--- ABOUT THIS TASK ---
Return, exactly and in full, the lines of the records below starting at the one with "family: Cricetidae" and ending at the one with "family: Apterygidae", and no other lines.

--- INFORMATION GIVEN ---
#####

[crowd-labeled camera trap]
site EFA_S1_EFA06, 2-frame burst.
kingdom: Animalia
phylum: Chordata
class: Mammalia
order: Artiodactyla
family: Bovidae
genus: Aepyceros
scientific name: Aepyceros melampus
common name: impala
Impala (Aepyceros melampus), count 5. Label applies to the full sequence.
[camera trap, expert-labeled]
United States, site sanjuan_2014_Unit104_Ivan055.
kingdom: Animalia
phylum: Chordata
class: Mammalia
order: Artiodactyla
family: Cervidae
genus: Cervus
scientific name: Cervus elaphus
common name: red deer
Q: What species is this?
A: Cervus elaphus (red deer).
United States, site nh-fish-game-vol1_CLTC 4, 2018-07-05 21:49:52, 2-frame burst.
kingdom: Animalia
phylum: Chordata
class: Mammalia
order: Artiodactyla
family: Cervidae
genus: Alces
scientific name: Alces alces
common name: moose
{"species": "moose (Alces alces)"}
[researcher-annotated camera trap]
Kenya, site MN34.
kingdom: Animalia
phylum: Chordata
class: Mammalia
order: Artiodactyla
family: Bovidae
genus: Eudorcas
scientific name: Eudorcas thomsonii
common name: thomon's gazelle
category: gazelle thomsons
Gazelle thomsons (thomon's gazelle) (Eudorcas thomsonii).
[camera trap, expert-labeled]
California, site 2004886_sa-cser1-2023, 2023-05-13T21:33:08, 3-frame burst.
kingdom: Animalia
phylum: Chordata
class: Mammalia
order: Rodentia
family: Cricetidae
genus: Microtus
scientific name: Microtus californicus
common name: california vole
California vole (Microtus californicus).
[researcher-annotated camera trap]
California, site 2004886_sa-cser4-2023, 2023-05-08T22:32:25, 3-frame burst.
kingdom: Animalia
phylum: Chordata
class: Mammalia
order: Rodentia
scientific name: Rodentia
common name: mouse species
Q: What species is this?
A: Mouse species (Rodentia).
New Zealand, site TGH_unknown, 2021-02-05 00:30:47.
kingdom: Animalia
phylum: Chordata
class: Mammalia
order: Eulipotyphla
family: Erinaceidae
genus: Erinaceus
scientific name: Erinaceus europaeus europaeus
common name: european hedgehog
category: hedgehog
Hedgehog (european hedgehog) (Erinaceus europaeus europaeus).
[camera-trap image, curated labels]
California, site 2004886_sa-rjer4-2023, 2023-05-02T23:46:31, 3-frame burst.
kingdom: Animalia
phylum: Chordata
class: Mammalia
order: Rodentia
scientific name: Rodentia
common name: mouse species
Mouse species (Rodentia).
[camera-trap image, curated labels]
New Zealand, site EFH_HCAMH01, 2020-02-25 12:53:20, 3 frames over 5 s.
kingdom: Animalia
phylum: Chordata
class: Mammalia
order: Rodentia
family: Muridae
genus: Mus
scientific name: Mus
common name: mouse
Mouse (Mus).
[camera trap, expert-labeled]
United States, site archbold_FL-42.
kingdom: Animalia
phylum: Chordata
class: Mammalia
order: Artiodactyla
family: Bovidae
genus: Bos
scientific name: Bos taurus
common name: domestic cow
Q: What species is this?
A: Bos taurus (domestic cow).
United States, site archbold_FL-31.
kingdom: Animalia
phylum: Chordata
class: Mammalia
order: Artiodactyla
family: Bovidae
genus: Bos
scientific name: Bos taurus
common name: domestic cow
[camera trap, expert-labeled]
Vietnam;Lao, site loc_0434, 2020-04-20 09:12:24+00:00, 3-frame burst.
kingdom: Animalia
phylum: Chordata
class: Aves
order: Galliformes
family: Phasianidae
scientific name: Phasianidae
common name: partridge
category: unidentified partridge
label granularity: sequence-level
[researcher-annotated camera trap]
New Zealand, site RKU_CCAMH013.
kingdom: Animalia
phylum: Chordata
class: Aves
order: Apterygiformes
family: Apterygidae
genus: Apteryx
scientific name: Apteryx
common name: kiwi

#####

--- RESPONSE BOX ---
family: Cricetidae
genus: Microtus
scientific name: Microtus californicus
common name: california vole
California vole (Microtus californicus).
[researcher-annotated camera trap]
California, site 2004886_sa-cser4-2023, 2023-05-08T22:32:25, 3-frame burst.
kingdom: Animalia
phylum: Chordata
class: Mammalia
order: Rodentia
scientific name: Rodentia
common name: mouse species
Q: What species is this?
A: Mouse species (Rodentia).
New Zealand, site TGH_unknown, 2021-02-05 00:30:47.
kingdom: Animalia
phylum: Chordata
class: Mammalia
order: Eulipotyphla
family: Erinaceidae
genus: Erinaceus
scientific name: Erinaceus europaeus europaeus
common name: european hedgehog
category: hedgehog
Hedgehog (european hedgehog) (Erinaceus europaeus europaeus).
[camera-trap image, curated labels]
California, site 2004886_sa-rjer4-2023, 2023-05-02T23:46:31, 3-frame burst.
kingdom: Animalia
phylum: Chordata
class: Mammalia
order: Rodentia
scientific name: Rodentia
common name: mouse species
Mouse species (Rodentia).
[camera-trap image, curated labels]
New Zealand, site EFH_HCAMH01, 2020-02-25 12:53:20, 3 frames over 5 s.
kingdom: Animalia
phylum: Chordata
class: Mammalia
order: Rodentia
family: Muridae
genus: Mus
scientific name: Mus
common name: mouse
Mouse (Mus).
[camera trap, expert-labeled]
United States, site archbold_FL-42.
kingdom: Animalia
phylum: Chordata
class: Mammalia
order: Artiodactyla
family: Bovidae
genus: Bos
scientific name: Bos taurus
common name: domestic cow
Q: What species is this?
A: Bos taurus (domestic cow).
United States, site archbold_FL-31.
kingdom: Animalia
phylum: Chordata
class: Mammalia
order: Artiodactyla
family: Bovidae
genus: Bos
scientific name: Bos taurus
common name: domestic cow
[camera trap, expert-labeled]
Vietnam;Lao, site loc_0434, 2020-04-20 09:12:24+00:00, 3-frame burst.
kingdom: Animalia
phylum: Chordata
class: Aves
order: Galliformes
family: Phasianidae
scientific name: Phasianidae
common name: partridge
category: unidentified partridge
label granularity: sequence-level
[researcher-annotated camera trap]
New Zealand, site RKU_CCAMH013.
kingdom: Animalia
phylum: Chordata
class: Aves
order: Apterygiformes
family: Apterygidae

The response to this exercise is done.